Today on Autistic Pride Day, I'm thinking about how convention has taught us what we must be proud of, and what we must be ashamed of. Shame can be good when we experience it due to knowing that we made bad choices or hurt someone based on what our own conscience tells us. Unfortunately too much shame is due to a group conscience or societal conscience that is actually proud of making bad choices, which are imposed on individuals in the name of progress. Then our choices seem all mixed up because what society praises as progress is contrary to the heartfelt decisions we make that honor ourselves and each other just for being who we are.
The way that mainstream society describes autism teaches people to demand progress in areas that often don't really matter, and they often demand it within a too short of a time frame that ultimately works against rather than in favor of progress. People learn and feel good about themselves when they can see that they are able to influence their environment. Human influence comes when people honor who you are, and what you think. Skillful influence is prone to deceit and is tricky and fleeting at best.
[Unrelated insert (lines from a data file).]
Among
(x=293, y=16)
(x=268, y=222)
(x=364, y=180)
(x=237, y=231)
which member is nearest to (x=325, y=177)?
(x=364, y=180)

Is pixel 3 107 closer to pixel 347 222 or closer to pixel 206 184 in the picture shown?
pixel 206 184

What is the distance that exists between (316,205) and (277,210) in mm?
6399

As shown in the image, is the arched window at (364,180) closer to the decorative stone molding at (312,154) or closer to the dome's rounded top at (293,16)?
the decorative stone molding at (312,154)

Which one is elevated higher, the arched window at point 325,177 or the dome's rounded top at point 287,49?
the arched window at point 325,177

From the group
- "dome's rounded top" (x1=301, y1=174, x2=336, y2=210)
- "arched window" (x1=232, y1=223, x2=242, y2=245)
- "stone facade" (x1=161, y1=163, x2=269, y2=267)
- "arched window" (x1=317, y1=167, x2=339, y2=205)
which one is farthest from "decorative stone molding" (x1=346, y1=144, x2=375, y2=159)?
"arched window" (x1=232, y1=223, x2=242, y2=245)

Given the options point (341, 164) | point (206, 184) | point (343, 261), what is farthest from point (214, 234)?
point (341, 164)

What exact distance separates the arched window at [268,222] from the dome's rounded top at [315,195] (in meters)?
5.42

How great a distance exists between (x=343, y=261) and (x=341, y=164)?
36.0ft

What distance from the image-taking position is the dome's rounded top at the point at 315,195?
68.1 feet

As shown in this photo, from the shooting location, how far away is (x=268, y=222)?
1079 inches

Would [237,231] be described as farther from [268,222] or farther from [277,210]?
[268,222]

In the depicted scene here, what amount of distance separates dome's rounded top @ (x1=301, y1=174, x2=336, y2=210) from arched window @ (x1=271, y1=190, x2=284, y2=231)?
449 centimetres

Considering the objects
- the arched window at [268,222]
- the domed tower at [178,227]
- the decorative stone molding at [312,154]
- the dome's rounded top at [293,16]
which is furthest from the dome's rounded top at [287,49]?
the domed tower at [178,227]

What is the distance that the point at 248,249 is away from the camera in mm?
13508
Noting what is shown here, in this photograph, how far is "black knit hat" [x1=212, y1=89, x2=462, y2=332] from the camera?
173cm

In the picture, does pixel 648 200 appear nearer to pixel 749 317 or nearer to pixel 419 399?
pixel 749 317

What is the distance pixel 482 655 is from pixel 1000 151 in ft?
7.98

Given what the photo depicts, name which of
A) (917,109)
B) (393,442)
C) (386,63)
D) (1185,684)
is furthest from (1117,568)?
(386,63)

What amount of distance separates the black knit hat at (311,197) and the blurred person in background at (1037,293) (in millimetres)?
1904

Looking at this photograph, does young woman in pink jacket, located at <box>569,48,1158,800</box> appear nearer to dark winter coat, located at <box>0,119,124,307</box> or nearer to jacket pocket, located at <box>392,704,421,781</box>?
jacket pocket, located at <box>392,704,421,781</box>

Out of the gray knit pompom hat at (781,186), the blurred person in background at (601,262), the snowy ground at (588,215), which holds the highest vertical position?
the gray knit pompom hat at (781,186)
When people are unafraid of punishment due to their lack of accepted skills, they are free to experience their environment and that will introduce them to a seemingly limitless understanding which will lead to skills they would never otherwise acquire.
Rather than temporary setbacks and the need for different types of accommodations with different expectations, Western medicine creates models of illness and disability, which work together with sociological hierarchies to determine a person's worth by how well they fit the current commercial framing of success.
People who are unwilling to accept what autistics can teach them about autism, people who will chase after the next fad/quack cure for autism, and people who concern themselves with searching for the external force that has supposedly robbed their family of competent living will not have the time or the insight to experience the joy of autistic pride, which comes from having autistic people in their lives.
Praising certain fashionable skills does separate people according to value. There is no way to claim that what society labels a person according to their level of functioning doesn't also determine what society sees as their worth.
We don't need to save autistics because they may have or acquire skills that society will accept as valuable. We don't need to hire someone or allow public officials to mold the behavior of autistics when they aren't even inspired to understand them.
When autistic people start saying what we really think rather than what we are taught we should and others start listening to us because we have something valuable to say rather than out of pitiful obligation (or rather than not listening out of contempt for who we are), it gives everyone an opportunity to learn. Doing that is something everyone can be proud of.